**Task statement:** Please render the records below as a JSON list of strings, with one string for each line and no blank lines.

**Material provided:**
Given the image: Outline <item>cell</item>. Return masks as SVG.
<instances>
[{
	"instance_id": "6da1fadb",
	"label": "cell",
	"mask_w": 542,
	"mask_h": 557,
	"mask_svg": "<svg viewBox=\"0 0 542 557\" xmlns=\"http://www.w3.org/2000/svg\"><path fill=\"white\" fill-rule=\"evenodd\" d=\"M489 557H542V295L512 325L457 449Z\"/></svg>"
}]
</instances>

**Reply to the task:**
[
  "Given the image: Outline <item>cell</item>. Return masks as SVG.",
  "<instances>",
  "[{",
  "\t\"instance_id\": \"6da1fadb\",",
  "\t\"label\": \"cell\",",
  "\t\"mask_w\": 542,",
  "\t\"mask_h\": 557,",
  "\t\"mask_svg\": \"<svg viewBox=\\\"0 0 542 557\\\" xmlns=\\\"http://www.w3.org/2000/svg\\\"><path fill=\\\"white\\\" fill-rule=\\\"evenodd\\\" d=\\\"M489 557H542V295L512 325L457 449Z\\\"/></svg>\"",
  "}]",
  "</instances>"
]